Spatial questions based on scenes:
------
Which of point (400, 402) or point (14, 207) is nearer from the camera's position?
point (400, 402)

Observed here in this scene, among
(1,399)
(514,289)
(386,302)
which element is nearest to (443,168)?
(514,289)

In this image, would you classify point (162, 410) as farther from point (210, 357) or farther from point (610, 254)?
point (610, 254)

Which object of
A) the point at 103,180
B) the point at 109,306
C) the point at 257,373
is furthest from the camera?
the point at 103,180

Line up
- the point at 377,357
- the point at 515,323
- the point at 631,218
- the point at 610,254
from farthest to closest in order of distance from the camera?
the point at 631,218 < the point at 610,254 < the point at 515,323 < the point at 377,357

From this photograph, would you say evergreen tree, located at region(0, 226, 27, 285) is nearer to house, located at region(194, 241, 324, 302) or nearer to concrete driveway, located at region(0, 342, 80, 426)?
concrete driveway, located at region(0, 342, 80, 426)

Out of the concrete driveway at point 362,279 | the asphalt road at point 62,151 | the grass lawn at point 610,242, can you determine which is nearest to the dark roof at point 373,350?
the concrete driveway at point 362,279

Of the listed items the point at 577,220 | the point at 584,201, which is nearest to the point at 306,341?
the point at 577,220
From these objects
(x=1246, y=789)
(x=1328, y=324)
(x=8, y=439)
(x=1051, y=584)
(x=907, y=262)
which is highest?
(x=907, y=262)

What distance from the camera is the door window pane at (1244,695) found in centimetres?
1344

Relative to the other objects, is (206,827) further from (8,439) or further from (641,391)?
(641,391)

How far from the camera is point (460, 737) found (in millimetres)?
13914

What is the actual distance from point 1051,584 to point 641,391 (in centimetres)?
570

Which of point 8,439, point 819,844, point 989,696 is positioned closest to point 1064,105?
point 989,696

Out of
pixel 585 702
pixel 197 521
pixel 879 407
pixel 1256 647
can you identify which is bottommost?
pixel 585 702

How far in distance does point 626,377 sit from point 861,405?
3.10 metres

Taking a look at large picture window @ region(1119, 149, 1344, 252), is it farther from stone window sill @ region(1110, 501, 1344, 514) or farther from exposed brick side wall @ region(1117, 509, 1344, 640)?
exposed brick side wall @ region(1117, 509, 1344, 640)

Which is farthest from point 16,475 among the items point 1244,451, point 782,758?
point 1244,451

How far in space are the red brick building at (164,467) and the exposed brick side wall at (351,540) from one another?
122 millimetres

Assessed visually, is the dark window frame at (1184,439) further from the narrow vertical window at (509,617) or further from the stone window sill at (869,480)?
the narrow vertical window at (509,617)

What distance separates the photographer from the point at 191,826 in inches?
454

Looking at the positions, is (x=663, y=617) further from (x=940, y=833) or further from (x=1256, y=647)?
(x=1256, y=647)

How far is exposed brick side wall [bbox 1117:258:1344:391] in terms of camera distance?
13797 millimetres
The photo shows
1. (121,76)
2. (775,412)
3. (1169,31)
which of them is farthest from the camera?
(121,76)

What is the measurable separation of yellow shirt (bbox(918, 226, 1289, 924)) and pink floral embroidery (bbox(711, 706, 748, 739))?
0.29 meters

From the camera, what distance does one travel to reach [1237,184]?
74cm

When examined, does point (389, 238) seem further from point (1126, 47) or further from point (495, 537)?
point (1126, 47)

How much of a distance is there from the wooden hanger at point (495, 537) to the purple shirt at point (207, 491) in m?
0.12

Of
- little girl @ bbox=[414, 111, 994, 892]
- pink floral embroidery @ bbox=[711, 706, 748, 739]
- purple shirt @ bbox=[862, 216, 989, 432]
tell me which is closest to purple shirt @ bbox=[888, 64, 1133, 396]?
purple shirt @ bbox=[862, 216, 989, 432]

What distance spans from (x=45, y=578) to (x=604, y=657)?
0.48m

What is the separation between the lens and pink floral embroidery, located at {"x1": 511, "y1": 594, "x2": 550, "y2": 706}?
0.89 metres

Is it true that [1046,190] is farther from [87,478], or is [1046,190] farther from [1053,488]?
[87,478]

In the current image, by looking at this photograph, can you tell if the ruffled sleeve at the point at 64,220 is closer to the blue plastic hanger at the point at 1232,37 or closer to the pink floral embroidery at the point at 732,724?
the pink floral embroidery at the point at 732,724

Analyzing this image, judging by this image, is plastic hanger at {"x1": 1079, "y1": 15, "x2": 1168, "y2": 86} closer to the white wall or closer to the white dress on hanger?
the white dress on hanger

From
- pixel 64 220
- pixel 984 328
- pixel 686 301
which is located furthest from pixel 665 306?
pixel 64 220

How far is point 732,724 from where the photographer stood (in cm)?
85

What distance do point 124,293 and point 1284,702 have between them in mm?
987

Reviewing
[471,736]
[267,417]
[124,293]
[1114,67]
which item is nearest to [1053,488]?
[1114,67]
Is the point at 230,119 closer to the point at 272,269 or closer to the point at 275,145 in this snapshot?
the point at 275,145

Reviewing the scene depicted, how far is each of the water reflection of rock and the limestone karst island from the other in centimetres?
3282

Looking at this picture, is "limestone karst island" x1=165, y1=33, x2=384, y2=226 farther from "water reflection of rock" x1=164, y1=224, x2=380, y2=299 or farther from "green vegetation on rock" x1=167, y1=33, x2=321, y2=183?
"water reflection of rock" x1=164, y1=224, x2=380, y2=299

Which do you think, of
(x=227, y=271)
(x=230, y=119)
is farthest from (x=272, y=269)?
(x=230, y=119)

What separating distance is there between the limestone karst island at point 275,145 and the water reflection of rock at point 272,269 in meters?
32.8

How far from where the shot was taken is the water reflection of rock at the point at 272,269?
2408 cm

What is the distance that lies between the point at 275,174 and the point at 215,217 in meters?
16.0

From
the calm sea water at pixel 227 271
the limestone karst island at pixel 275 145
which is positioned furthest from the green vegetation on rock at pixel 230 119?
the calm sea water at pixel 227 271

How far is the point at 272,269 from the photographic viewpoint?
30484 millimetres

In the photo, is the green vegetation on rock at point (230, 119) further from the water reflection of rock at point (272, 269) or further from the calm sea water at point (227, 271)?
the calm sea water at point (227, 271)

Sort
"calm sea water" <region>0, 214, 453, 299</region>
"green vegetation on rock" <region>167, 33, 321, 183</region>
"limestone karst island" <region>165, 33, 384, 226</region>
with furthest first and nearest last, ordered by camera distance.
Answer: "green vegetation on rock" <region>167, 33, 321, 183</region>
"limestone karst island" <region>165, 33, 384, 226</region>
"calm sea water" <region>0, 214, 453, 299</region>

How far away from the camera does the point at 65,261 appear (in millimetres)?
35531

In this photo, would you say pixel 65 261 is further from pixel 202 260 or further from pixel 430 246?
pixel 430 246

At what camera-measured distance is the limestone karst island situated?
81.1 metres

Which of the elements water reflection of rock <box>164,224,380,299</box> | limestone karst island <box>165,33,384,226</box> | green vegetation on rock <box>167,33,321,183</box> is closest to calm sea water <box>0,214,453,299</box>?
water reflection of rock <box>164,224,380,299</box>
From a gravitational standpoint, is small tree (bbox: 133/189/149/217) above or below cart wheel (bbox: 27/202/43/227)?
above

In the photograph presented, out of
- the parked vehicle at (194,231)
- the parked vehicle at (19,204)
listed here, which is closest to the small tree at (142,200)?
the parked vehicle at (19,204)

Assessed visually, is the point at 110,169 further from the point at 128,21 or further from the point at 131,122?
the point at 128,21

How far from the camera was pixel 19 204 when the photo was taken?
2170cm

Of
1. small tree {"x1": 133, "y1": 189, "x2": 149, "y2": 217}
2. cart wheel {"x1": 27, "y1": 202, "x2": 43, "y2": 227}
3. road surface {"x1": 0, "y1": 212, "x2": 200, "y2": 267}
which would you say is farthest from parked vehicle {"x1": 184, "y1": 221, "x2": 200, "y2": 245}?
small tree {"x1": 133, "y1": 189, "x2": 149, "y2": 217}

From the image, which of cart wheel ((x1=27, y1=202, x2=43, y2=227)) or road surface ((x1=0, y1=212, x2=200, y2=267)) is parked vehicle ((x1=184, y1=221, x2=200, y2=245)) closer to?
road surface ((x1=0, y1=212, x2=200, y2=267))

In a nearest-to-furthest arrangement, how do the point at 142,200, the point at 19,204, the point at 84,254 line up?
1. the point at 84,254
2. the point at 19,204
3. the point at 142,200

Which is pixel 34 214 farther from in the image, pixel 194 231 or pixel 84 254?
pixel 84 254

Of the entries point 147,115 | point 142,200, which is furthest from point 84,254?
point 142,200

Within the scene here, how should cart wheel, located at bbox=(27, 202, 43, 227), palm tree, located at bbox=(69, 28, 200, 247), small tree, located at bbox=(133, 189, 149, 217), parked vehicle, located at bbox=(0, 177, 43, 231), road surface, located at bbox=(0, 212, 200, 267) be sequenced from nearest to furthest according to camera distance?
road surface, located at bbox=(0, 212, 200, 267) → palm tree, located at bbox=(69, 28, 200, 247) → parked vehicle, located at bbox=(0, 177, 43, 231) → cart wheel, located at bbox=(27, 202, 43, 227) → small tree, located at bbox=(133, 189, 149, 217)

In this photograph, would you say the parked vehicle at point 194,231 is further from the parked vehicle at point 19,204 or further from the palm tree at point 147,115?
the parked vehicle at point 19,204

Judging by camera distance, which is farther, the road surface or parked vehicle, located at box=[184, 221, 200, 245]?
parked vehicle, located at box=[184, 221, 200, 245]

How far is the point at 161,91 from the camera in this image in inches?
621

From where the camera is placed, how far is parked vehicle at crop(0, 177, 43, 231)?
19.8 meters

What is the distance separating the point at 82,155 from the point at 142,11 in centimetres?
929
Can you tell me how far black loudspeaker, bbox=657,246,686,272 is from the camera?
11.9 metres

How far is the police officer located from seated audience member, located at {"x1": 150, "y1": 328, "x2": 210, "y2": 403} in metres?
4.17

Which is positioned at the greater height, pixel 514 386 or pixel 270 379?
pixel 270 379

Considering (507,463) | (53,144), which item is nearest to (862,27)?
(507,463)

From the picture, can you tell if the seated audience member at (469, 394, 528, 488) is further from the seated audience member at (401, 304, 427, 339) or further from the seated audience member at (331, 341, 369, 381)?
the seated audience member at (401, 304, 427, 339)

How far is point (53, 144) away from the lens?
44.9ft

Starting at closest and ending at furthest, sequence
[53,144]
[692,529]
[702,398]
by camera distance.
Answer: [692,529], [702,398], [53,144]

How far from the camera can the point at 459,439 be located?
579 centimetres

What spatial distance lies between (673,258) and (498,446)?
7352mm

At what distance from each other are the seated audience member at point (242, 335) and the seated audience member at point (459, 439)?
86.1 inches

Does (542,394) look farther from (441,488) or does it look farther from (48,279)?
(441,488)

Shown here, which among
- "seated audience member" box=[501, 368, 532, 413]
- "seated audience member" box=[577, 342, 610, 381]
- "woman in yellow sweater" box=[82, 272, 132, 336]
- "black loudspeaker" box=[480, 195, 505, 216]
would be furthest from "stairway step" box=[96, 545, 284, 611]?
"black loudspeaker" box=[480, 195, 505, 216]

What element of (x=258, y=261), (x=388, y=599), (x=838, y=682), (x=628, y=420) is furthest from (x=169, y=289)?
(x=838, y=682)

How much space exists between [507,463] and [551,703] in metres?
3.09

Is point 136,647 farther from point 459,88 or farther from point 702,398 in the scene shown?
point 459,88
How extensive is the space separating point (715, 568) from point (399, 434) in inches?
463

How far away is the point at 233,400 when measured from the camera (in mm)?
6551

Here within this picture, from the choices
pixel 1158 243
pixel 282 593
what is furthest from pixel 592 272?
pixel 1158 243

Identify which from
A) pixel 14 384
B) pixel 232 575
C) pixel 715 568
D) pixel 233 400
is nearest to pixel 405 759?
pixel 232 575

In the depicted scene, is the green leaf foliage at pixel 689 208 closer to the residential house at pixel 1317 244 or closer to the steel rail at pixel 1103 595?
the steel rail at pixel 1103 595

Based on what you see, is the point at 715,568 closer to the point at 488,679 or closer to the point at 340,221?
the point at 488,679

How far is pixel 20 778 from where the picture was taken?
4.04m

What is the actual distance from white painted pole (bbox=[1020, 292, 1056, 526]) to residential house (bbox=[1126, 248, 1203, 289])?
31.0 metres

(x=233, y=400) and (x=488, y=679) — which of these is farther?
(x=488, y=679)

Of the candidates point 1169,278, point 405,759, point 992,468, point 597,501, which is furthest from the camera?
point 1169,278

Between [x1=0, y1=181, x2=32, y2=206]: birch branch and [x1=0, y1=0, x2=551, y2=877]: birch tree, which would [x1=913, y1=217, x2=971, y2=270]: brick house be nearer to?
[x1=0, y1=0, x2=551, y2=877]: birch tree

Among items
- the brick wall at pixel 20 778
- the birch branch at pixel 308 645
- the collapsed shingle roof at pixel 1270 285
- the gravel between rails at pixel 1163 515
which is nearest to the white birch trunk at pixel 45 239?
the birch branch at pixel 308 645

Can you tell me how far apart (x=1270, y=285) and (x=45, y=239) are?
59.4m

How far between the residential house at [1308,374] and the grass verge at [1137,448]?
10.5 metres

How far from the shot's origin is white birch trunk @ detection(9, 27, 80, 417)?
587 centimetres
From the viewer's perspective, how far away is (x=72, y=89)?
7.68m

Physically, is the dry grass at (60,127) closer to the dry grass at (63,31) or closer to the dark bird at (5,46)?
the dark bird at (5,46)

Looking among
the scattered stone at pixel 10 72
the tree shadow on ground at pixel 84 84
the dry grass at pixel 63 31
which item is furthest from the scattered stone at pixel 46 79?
------
Reproduce the records without changes, starting at the line that contains "How far is pixel" and continuing through the last line of the records, with both ends included.

How far is pixel 20 778 from where the picture was taken?
4.04m

What is the actual distance from white painted pole (bbox=[1020, 292, 1056, 526]) to residential house (bbox=[1126, 248, 1203, 289])?
31.0 metres

(x=233, y=400) and (x=488, y=679) — which of these is farther?
(x=488, y=679)

Of the candidates point 1169,278, point 405,759, point 992,468, point 597,501, which is furthest from the camera?
point 1169,278

Between [x1=0, y1=181, x2=32, y2=206]: birch branch and [x1=0, y1=0, x2=551, y2=877]: birch tree, which would [x1=913, y1=217, x2=971, y2=270]: brick house be nearer to?
[x1=0, y1=0, x2=551, y2=877]: birch tree

Among items
- the brick wall at pixel 20 778
- the birch branch at pixel 308 645
- the collapsed shingle roof at pixel 1270 285
- the gravel between rails at pixel 1163 515
which is nearest to the white birch trunk at pixel 45 239?
the birch branch at pixel 308 645

Can you tell me how far apart (x=1270, y=285) and (x=45, y=239) are?
59.4m

How far between the residential house at [1308,374] and the grass verge at [1137,448]?
10.5 metres

How far from the shot's origin is white birch trunk @ detection(9, 27, 80, 417)?
587 centimetres
From the viewer's perspective, how far away is (x=72, y=89)?
7.68m

Physically, is the dry grass at (60,127) closer to the dry grass at (63,31) or closer to the dark bird at (5,46)?
the dark bird at (5,46)

Looking among
the scattered stone at pixel 10 72
the tree shadow on ground at pixel 84 84
the dry grass at pixel 63 31
which item is furthest from the scattered stone at pixel 46 79?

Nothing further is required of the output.